Automation causes anxiety.

Artificial intelligence (AI) causes even more discomfort.

If you haven’t heard, we are officially in the fourth industrial revolution and artificial intelligence is already applied all around us. AI will continually become more prevalent in our daily and business lives – apparently to our benefit.


To understand the fourth industrial revolution there is merit in reflecting on the first three industrial revolutions. During the first industrial revolution water and steam power were used to mechanise production. The second used electric power to create mass production and the third used electronics and information technology to automate production. The fourth industrial revolution is a digital revolution that is characterised by a synthesis of technologies that is blurring the lines between the physical, digital, and biological spheres.

According to Klaus Schwab, Founder and Executive Chairman of the World Economic Forum “The Fourth Industrial Revolution … will change not only what we do but also who we are. It will affect our identity and all the issues associated with it: our sense of privacy, our notions of ownership, our consumption patterns, the time we devote to work and leisure, and how we develop our careers, cultivate our skills, meet people, and nurture relationships.”


The fourth resolution with its fusion of technologies will dramatically affect companies, thus, directors on boards need to consider the associated opportunities and risk.

A startling idea is the concept of the AI director or also called the Robo-Director. It is not a new concept as Deep Knowledge, a Japanese venture capital firm, appointed a robot named VITAL (Validating Investment Tool for Advancing Life Sciences) as a director to the board in 2014 with the specific function to assist in analysing financial and scientific data to better inform investment decisions made by partners and the board of directors.

In a survey of 800 delegates at the 2015 World Economic Forum’s Global Agenda Council in Dalian, China it was believed that the AI directors would be a reality around 2025.

Adriaan Louw and Patrick Bacher of Norton Rose Fulbright are of the opinion that AI is rapidly developing and may in the future get a seat at the boardroom table.
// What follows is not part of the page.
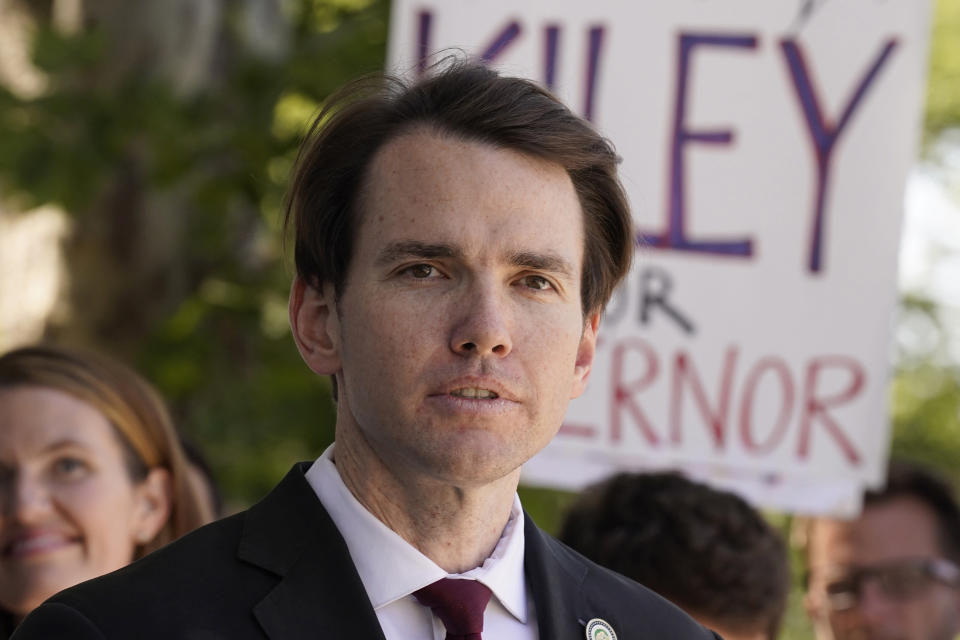 FILE — In this July 21, 2021 file photo Assemblyman Kevin Kiley, of Rocklin, a Republican candidate for governor in the Sept. 14 recall election, campaigns for school choice outside a charter school in Sacramento, Calif. Kiley is is one of several high-profile Republicans, who is running to replace Gov. Gavin Newsom in the Sept. 14 recall election. Kiley and three other Republican candidates are heading into their first televised debate, to be held Wednesday, Aug. 4, 2021. Conservative talk radio host Larry Elder and reality tv personality Caitlyn Jenner will not attend the debate. (AP Photo/Rich Pedroncelli, File)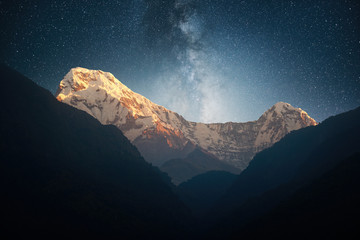 Night landscape on early morning. Starry sky with over the mountains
Their view is that the ability of AI to fulfil data collection and processing tasks at exponentially speeds compared to its human counterparts means that businesses cannot function properly without the use of AI.

James Matcher of EY is of the view that directors would definitely be able to benefit from the support of AI in terms of analytics and speed, but that Robo-Directors would not become a reality in South Africa in the short term. He added that matters to be considered included the ethics thereof and that there were a lot of discomfort about the point at which machines would be deemed to have become sentient.


The reason VITAL could be appointed as a director on the Deep Knowledge board is that Hong Kong allows juristic persons to be directors. The same is not the case in South Africa as Section 66 of the Companies 71 of 2008 (Companies Act) states that a juristic person is excluded from serving as a director on the board of a company.

This interpretation assumes that a Robo-Director would be classified as a juristic person, but we should note that should it not be the case that there would technically not be a preclusion for such an appointment.

The fact is directors owe a fiduciary duty to the company. Some writers are of the view that the duty of good faith and acting in the best interest of the company therefore excludes the Robo-Director from being appointed. However, in speaking to coders and futurists they are convinced that one could hardcode “good faith” and “best interest” into AI.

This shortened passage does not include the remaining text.